═════ GIVEN DATA

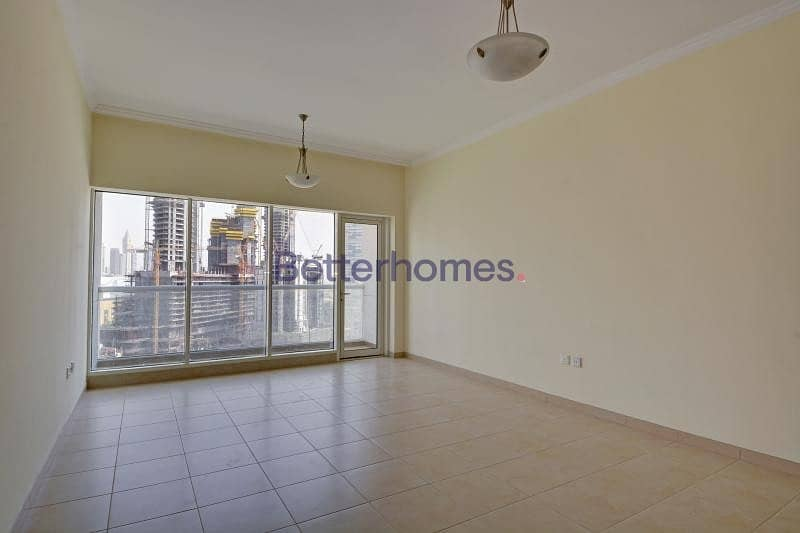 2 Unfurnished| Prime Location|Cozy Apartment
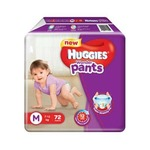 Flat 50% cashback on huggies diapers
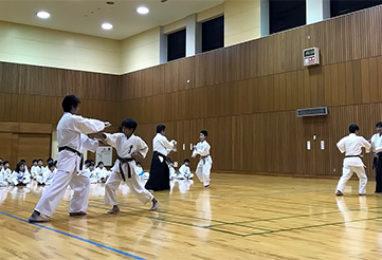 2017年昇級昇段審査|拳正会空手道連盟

══════════
═════ GIVEN DATA

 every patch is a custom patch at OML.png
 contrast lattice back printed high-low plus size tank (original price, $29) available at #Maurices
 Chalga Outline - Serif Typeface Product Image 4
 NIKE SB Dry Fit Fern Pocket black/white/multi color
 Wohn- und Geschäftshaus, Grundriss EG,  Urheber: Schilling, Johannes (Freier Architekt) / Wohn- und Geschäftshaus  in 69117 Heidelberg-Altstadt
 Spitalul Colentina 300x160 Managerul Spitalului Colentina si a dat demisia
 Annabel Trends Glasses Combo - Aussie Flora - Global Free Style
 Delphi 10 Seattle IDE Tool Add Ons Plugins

══════════

Take the lines above from the one containing "NIKE SB Dry" down to the one containing "Delphi 10 Seattle IDE Tool Add Ons Plugins", and transcribe them exactly, both ends included.

▸ **SOLVED PROBLEM**
 NIKE SB Dry Fit Fern Pocket black/white/multi color
 Wohn- und Geschäftshaus, Grundriss EG,  Urheber: Schilling, Johannes (Freier Architekt) / Wohn- und Geschäftshaus  in 69117 Heidelberg-Altstadt
 Spitalul Colentina 300x160 Managerul Spitalului Colentina si a dat demisia
 Annabel Trends Glasses Combo - Aussie Flora - Global Free Style
 Delphi 10 Seattle IDE Tool Add Ons Plugins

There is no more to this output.